Atlantic City, May 31, 2021
Here, on a crowded beach, is where I met the man who kidnapped me in 1974. Decades later, I stand for a moment of reflection. On this quiet morning, an advertisement grabbed my attention. It’s a PSA for the National Human Trafficking Hotline. The bright message sparked a revelation. What would have once triggered anger and even shame, revealed a deep gratitude. On this ordinary day, I marvel at how much the world and I have changed. That boy, who was almost killed, has come so far. I have since lived a life of my own making. A life I am proud to be enjoying and sharing with you.
The moment inspired “so many skins, since”. I chose the exact anniversary, Memorial Day, to return and restage the shoot. This series of self portraits celebrates survival and growth. More information can be found on my website.
I was barely 15 when I learned Atlantic City was something of a gay resort. Excited to have a look, I hitchhiked there. At first glance it was all grown men, just as every other cruising spot I had found. But through the crowd I saw another boy. I was dumbfounded and relieved - I was no longer the only one. I paced back and forth, desperate to come up with a way to introduce myself. Suddenly a strange looking man blocked my path. Looking towards the boy, and without missing a beat, he said, “His name is Billy. Do you want to meet him?”
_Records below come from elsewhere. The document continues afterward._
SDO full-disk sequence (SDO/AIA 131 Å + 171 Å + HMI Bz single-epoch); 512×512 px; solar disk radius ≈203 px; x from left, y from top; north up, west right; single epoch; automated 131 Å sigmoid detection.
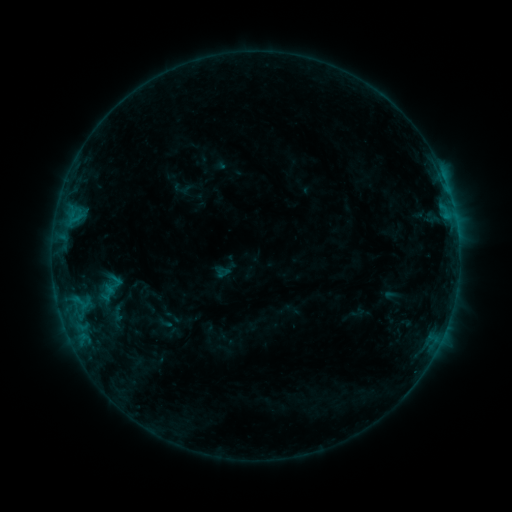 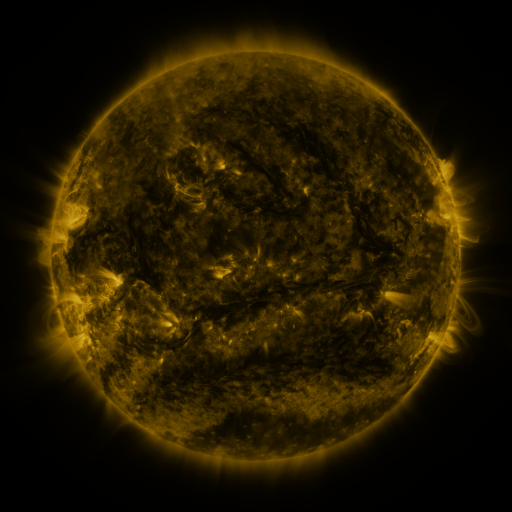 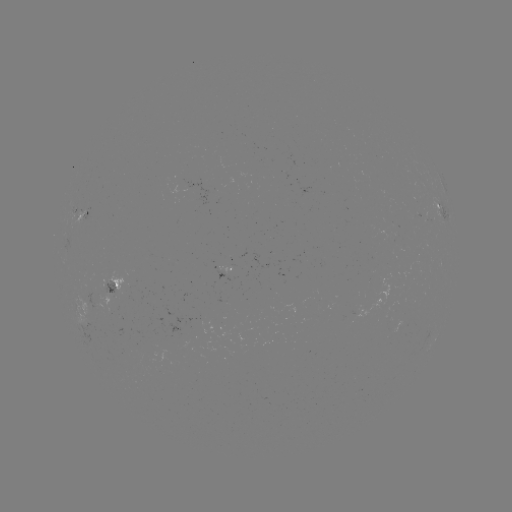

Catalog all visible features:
sigmoid: (69, 268, 145, 324)
sigmoid: (107, 274, 125, 289)
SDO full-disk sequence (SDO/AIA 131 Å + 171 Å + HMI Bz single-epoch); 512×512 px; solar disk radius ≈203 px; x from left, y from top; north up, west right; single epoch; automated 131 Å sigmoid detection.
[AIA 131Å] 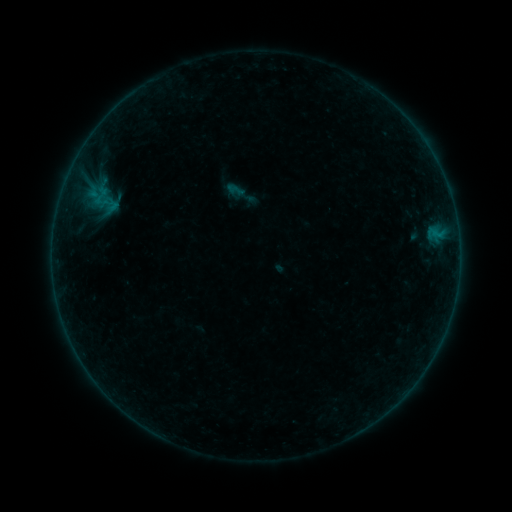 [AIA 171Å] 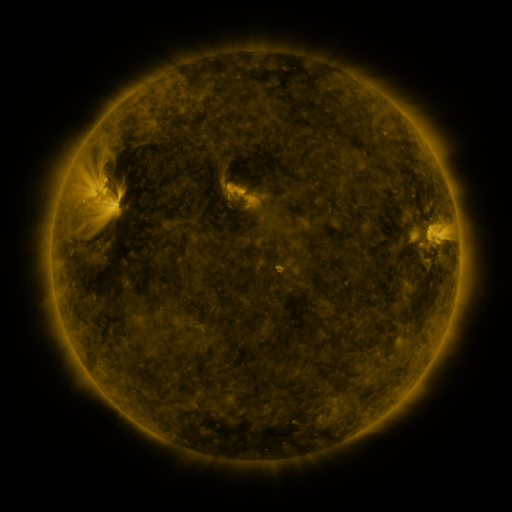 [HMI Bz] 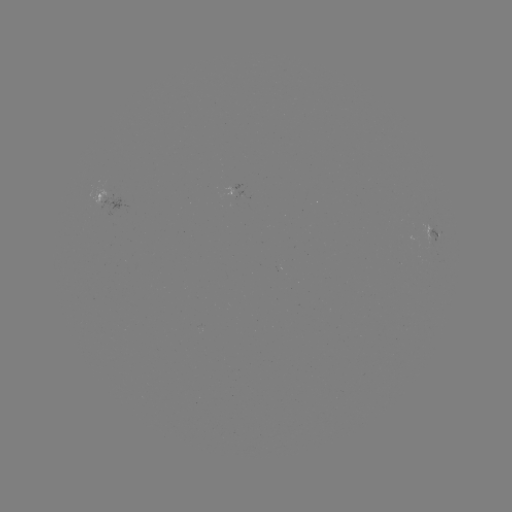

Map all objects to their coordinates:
sigmoid: (235, 190)
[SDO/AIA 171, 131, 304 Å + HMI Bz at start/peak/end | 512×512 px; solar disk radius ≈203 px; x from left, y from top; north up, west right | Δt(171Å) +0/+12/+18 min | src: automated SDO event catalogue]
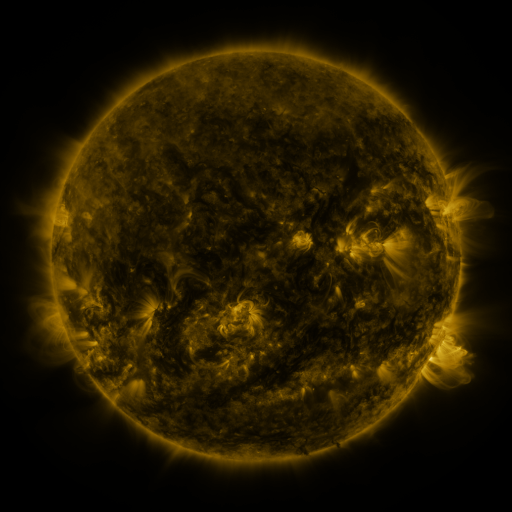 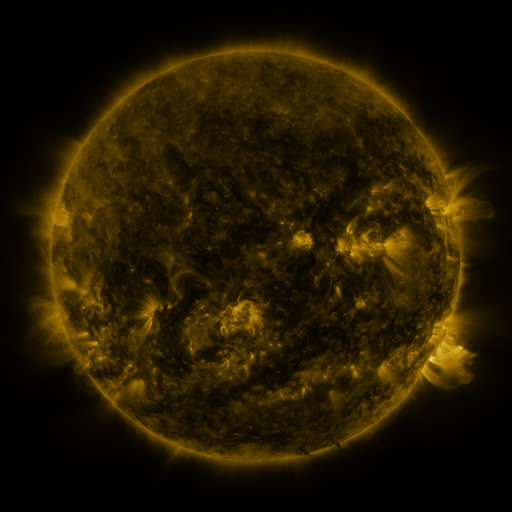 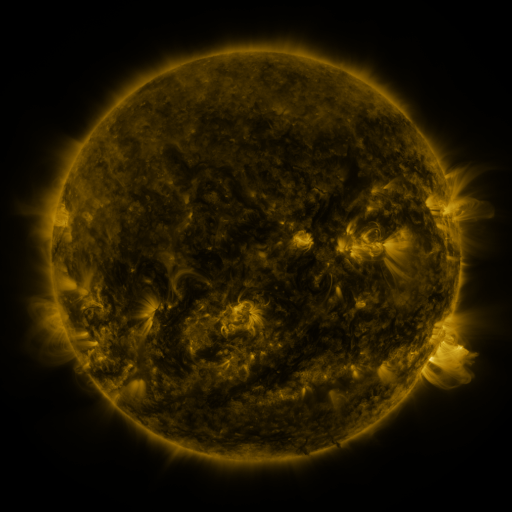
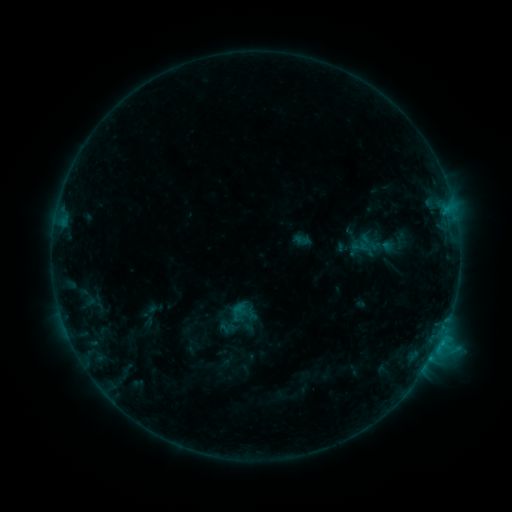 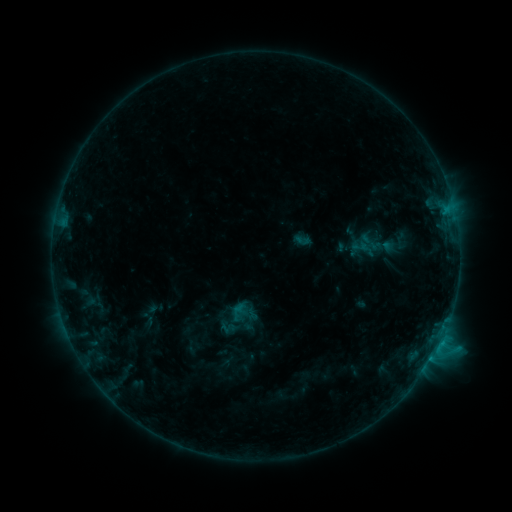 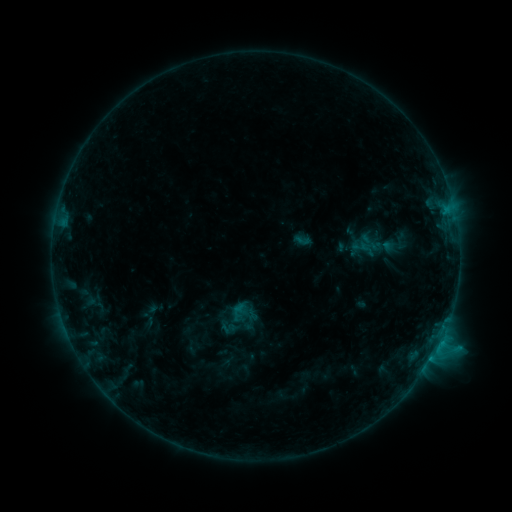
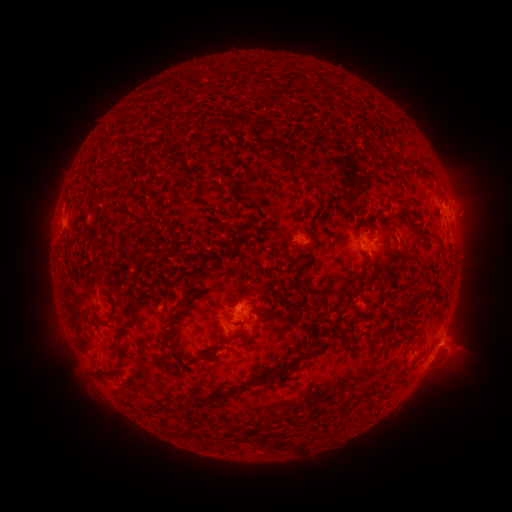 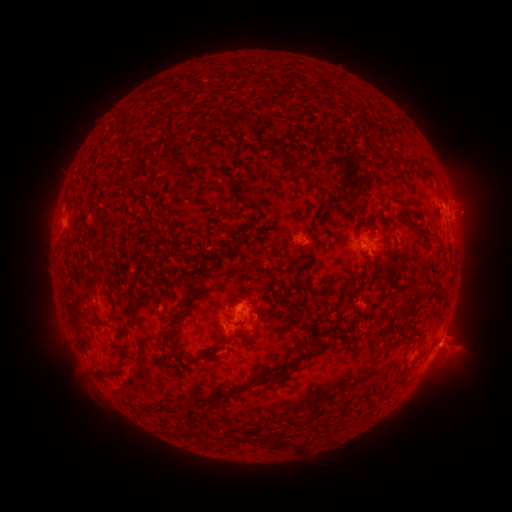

By that night, I was in the man’s Manhattan apartment. He kept me heavily sedated, offering me to other men to use. On the fourth night I found myself awake but suffering the effects of an unknown drug. Paralyzed and unable to defend myself, they sadistically raped me throughout the night.
I woke in the dark, dead silence of the early hours. Fearing I would be discovered, my heart pounded while I escaped. Dazed and disoriented, I was lost in the vastness of the city. I fumbled with false starts before my flight found direction. Terrified, I walked through a barren Times Square and beneath a maze of overpasses. Dwarfed by their towering pillars I clung to my determination. From the darkness I saw the final hurdle, the deep mouth of the Lincoln Tunnel. As the sun rose, I hitched a ride out of hell.
Today I stand here strong. Gratefully aging, rooted in my truth. 47 years after they thrilled at choking me, I freely inhale. I display what is real, sags and wrinkles, earned from a life defying their indifference. Coming to understand what I survived, I have peeled off so many skins, since.